What happens if I don't meet a goal? Does the world end? Nope. BUT I do have a hard time accepting not meeting goals. I do not always disclose goals to many people because I honestly get embarrassed if I don't meet that goal and people *gasp!* know. The worst. I feel very vulnerable when that happens. So, if I have shared goals with you - feel lucky. You are one of the chosen that I truly trust.

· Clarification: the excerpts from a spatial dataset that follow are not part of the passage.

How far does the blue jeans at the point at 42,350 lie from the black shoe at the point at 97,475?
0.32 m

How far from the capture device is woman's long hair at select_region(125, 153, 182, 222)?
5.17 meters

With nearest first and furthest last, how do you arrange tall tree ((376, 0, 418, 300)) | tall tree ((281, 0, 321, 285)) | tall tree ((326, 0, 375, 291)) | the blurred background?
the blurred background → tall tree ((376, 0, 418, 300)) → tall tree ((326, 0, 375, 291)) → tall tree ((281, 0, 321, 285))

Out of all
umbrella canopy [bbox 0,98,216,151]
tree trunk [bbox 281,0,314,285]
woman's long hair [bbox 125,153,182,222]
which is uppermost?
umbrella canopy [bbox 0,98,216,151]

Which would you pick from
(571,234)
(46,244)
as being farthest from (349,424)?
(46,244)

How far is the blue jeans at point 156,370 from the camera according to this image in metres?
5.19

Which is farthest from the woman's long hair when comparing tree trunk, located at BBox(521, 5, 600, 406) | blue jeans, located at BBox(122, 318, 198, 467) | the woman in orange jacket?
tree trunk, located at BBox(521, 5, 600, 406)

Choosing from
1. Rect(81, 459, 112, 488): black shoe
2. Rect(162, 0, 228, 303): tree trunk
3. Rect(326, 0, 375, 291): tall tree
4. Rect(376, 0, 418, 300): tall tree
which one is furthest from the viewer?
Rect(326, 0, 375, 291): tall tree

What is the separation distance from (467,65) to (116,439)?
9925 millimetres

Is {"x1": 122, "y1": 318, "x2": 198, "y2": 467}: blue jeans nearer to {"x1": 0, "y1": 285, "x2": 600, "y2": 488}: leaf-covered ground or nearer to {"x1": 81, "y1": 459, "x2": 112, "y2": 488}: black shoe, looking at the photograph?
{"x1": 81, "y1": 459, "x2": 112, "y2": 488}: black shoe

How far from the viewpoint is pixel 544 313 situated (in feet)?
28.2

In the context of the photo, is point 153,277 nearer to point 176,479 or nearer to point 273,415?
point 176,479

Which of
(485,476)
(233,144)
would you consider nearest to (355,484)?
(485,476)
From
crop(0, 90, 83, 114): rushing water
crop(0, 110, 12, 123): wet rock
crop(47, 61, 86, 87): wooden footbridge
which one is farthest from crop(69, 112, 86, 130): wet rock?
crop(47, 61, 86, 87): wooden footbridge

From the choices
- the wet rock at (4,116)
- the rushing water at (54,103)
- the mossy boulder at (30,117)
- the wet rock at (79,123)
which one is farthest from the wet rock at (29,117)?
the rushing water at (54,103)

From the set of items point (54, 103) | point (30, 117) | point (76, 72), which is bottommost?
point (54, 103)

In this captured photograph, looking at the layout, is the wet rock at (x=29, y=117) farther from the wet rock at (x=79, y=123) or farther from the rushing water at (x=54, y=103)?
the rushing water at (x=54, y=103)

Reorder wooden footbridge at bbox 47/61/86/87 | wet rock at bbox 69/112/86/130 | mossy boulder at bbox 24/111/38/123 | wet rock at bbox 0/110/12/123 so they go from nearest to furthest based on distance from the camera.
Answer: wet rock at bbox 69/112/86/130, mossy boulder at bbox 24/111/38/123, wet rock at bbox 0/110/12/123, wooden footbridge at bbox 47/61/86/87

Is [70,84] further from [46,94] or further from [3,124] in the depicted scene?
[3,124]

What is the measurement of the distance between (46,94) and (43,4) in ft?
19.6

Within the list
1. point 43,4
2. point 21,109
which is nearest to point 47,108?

This weekend I had such a moment. I wanted to redo 13.2 from last years Open.
5 shoulder to overhead (75#)
10 deadlifts (75#)
15 box jumps (20 inches)
10 minutes

Last year I got 203 reps. I was happy with that. Last year. Now I want MORE. Our gym had this programed, but I missed it due to life events. I went in on Saturday and worked on it again. I did the workout alone, but while people were doing the Saturday workout. Good music. Good Company. Did I improve? Yep. I improved. Goal met. Did I meet the goal I had for reps? Nope. Does it matter. Nope. Did I cry? just a little? like maybe a tear drop or two? Yep. I am proud of improving. I went up to 222 reps. I can do that math, definitely an improvement. I was happy. But then there is always this twinge of embarrassment that I didn't hit the # goal. I mean - who cares? Only two people on the planet even knew what my # goal was. I had a tiny pity party and moved on.

Moved on to what you ask?

My first Mother Flippin Tire Flip!


Tire is estimated to be about 450#. I tried to flip it last spring and could not budge it. Not even a little. Decided to try it Saturday and see what would happen.....I flipped it. That's what happened. It was awesome! Good thing I got it too - just so happens that it's part of my extra work this week.